Fix for histogram merging #815

ksneab7 · 2023-05-09T20:08:12Z

No description provided.

JGSweets · 2023-05-09T20:23:45Z

dataprofiler/profilers/histogram_utils.py

@@ -14,6 +14,218 @@
 )


+def rework_ptp(maximum, minimum):


once we fix naming, we should make these private as well.

JGSweets · 2023-05-09T20:24:37Z

dataprofiler/profilers/histogram_utils.py

+    -------
+    h : An estimate of the optimal bin width for the given data.
+    """
+    dataset_size = sum(profile._stored_histogram["histogram"]["bin_counts"])


We can instead use the profile.sampling_size.

AttributeError: 'IntColumn' object has no attribute 'sampling_size'

JGSweets · 2023-05-09T20:24:59Z

dataprofiler/profilers/histogram_utils.py

+    minimum = profile._stored_histogram["histogram"]["bin_edges"][0]
+    maximum = profile._stored_histogram["histogram"]["bin_edges"][-1]


Should be able to use profile.min etc.

JGSweets · 2023-05-09T20:25:14Z

dataprofiler/profilers/histogram_utils.py

+    dataset_size = sum(profile._stored_histogram["histogram"]["bin_counts"])
+    minimum = profile._stored_histogram["histogram"]["bin_edges"][0]
+    maximum = profile._stored_histogram["histogram"]["bin_edges"][-1]
+    return (rework_ptp(maximum, minimum) /


JGSweets · 2023-05-09T20:25:24Z

dataprofiler/profilers/histogram_utils.py

+    dataset_size = sum(profile._stored_histogram["histogram"]["bin_counts"])
+    minimum = profile._stored_histogram["histogram"]["bin_edges"][0]
+    maximum = profile._stored_histogram["histogram"]["bin_edges"][-1]

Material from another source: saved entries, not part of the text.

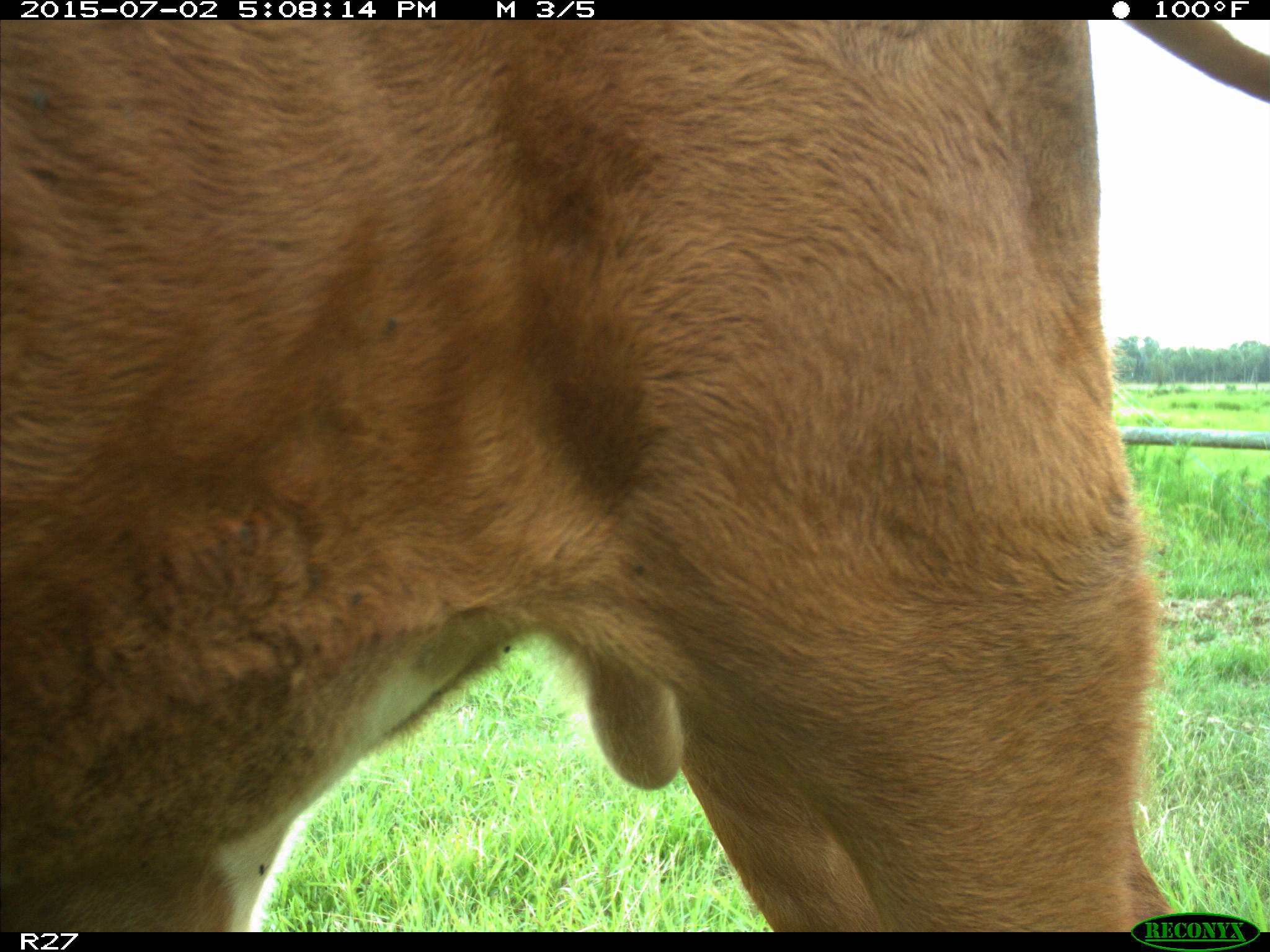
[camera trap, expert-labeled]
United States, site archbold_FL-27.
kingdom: Animalia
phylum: Chordata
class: Mammalia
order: Artiodactyla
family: Bovidae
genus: Bos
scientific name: Bos taurus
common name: domestic cow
Bos taurus (domestic cow).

JGSweets · 2023-05-09T20:25:30Z

dataprofiler/profilers/histogram_utils.py

+    dataset_size = sum(profile._stored_histogram["histogram"]["bin_counts"])
+    minimum = profile._stored_histogram["histogram"]["bin_edges"][0]
+    maximum = profile._stored_histogram["histogram"]["bin_edges"][-1]


JGSweets · 2023-05-09T20:25:51Z

dataprofiler/profilers/histogram_utils.py

+    h : An estimate of the optimal bin width for the given data.
+    """
+    iqr = np.subtract(profile._get_percentile([75]), profile._get_percentile([25]))
+    dataset_size = sum(profile._stored_histogram["histogram"]["bin_counts"])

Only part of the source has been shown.